For an overview of the judicial history of this case, please see the first installment of this contribution. In this second contribution, I focus on the two underlying legal questions before the SCC.    

 

At the SCC: What is an equitable and principled approach to sentencing mentally and/or cognitively impaired offenders?

In the accused’s Memorandum of Argument (“MoA”), it is stated that “[t]his appeal raises critical questions about how courts can equitably approach the difficult task of sentencing individuals with mental disorders and cognitive impairments” (MoA, para 17). Accordingly, the two questions of national importance called upon by the SCC to answer are identified as follows: 

 

  1. Whether, outside of the dangerous offender scheme, sentencing judges may take anticipated time to complete institutional programming into account when fixing the length of a custodial sentence; and

 

  1. How the quantitative and qualitative rationales for enhanced pre-sentence credit apply to offenders with significant mental illness or cognitive impairments, namely:

 

(i) Whether delays caused by the accused, particularly delays connected to their disorders or disabilities, are “wrongful conduct” disentitling them to enhanced credit; and

 

(ii) Whether enhanced credit can be denied based on the conditions of forensic psychiatric facilities compared to remand facilities or the offender’s living conditions in the community.

 

Analysis 

Increasing a Sentence to Account for Institutional Programming

To my understanding, the accused’s argument on the first ground of appeal rests on the assertion that while a sentencing judge may not solely rely on anticipated or assumed institutional programming to craft a sentence, they are likewise disentitled to extend a sentence based on this factor as well. 
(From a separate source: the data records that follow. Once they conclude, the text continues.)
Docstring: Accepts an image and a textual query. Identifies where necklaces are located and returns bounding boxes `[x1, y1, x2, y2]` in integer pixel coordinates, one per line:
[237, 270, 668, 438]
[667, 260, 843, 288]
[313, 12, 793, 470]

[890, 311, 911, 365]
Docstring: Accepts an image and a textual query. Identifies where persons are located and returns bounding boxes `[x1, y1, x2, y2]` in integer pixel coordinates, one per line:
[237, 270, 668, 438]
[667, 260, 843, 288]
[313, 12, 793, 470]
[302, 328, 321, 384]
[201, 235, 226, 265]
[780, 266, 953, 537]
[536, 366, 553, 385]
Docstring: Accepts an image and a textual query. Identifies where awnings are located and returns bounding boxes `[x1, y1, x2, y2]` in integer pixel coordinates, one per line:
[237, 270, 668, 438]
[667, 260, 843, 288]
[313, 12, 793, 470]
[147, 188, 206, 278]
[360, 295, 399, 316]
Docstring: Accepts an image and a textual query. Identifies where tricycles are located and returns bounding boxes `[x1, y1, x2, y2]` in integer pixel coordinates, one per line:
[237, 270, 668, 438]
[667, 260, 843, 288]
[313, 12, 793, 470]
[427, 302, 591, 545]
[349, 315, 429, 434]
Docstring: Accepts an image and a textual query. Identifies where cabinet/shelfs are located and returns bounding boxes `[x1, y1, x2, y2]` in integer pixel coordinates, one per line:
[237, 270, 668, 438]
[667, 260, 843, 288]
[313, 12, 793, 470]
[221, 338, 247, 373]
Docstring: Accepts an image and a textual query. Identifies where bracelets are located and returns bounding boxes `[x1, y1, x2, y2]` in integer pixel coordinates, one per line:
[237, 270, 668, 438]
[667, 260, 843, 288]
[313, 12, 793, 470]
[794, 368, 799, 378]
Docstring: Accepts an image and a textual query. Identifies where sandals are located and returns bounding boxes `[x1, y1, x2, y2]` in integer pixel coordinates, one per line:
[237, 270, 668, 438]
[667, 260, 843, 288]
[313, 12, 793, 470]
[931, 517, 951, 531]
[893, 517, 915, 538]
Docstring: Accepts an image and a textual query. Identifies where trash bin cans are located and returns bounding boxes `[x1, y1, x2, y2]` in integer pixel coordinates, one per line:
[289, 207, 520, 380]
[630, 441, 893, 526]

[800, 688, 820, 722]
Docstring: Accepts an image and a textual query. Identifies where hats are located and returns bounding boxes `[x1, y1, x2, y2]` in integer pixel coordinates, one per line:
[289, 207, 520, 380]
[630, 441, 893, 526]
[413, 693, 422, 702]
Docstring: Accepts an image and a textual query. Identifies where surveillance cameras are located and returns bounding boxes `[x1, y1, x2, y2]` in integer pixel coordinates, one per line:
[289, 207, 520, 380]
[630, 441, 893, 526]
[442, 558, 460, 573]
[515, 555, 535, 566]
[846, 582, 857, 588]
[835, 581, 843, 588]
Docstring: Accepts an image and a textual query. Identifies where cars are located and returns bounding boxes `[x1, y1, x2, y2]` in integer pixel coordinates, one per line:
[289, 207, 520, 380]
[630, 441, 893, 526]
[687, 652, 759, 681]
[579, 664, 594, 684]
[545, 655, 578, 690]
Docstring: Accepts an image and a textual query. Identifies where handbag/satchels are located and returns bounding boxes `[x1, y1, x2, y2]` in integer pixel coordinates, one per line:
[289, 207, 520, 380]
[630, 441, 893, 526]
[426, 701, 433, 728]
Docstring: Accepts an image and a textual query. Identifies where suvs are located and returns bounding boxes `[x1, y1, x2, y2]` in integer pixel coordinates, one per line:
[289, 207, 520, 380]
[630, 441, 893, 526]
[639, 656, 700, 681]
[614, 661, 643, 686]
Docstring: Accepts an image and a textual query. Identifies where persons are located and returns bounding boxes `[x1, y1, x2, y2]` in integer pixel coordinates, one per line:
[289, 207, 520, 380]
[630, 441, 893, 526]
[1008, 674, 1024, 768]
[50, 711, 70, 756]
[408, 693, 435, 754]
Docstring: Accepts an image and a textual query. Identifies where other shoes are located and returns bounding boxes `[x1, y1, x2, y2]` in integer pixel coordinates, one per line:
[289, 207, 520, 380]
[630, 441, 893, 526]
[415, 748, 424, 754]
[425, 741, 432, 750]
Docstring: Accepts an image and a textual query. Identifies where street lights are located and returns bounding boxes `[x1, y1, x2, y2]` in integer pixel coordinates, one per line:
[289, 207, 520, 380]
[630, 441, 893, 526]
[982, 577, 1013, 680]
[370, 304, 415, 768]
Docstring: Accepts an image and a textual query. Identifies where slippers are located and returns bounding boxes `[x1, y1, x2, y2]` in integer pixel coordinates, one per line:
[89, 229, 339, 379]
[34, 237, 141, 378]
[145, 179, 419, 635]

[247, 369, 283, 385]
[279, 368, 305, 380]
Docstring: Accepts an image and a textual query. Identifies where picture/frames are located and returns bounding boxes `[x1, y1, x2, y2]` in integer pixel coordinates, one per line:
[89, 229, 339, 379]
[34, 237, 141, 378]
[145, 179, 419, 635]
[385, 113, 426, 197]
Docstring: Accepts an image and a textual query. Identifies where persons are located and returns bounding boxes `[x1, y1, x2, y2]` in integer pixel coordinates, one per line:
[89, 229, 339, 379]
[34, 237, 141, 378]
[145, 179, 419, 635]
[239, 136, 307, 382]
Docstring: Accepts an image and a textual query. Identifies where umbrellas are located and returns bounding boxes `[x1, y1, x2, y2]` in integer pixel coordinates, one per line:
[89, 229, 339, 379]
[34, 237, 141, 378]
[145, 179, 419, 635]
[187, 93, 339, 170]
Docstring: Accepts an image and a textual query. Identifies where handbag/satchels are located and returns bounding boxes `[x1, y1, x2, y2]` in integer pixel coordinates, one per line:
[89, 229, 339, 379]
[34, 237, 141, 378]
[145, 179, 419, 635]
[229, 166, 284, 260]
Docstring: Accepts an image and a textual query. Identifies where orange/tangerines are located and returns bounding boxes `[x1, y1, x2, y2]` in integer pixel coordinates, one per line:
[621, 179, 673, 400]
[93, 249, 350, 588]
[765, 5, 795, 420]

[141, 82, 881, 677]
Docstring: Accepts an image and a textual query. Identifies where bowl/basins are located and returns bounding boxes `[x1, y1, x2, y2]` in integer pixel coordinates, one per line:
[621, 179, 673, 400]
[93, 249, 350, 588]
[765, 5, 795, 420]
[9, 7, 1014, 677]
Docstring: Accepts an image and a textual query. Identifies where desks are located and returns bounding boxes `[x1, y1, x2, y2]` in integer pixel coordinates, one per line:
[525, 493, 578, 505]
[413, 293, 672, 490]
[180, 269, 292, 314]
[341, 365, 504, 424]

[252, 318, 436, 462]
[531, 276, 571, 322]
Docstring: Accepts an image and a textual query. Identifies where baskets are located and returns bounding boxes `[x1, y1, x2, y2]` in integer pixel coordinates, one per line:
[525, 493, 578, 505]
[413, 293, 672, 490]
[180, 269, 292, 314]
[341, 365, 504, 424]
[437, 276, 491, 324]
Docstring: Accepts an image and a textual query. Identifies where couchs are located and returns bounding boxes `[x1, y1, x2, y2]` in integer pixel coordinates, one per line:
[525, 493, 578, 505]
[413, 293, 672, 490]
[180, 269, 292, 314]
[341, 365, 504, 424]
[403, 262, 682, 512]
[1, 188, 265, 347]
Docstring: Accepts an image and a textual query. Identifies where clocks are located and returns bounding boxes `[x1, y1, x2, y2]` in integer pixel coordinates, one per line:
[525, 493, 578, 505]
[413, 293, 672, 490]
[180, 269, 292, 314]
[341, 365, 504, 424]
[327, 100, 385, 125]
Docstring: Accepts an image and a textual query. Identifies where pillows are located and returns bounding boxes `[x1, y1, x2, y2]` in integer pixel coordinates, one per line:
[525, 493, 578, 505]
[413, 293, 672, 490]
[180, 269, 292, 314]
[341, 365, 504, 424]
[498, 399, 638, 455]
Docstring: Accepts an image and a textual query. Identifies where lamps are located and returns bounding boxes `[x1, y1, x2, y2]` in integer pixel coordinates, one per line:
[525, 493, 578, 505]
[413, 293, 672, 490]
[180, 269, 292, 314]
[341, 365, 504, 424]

On appeal to ONCA, the Court distinguished this argument by reference to R v Spilman, 2018 ONCA 551 (“Spilman”). Spilman is important because it concerns sentencing in a unique context: dangerous offenders. A designation of “dangerous offender” is unique because it is governed by distinct objectives; namely, the enhanced objective of public safety pursuant to the provisions in Part XXIV of the Code. Accordingly, consideration of essential or recommended rehabilitation in sentencing is permitted, notwithstanding that it may work as a form of preventative detention. 

As acknowledged by the Court of Appeal, Spilman stands for the proposition that outside the dangerous offender context, focusing solely on this single factor of anticipated institutional programming is prohibited, as it runs afoul to s. 718 of the Code and may result in a disproportionate sentence or one that is outside the appropriate range (J.W, para 16, emphasis original). The Court of Appeal found that the sentencing judge did not err in arriving at a global sentence of nine years because the consideration of the accused’s mental and intellectual disabilities was one factor, among many, in crafting an appropriate sentence. Therefore, in ONCA’s view, the sentencing judge did not solely rely on the accused’s disabilities, against anticipated rehabilitative programming time, to arrive at the nine year sentence (J.W, para 16).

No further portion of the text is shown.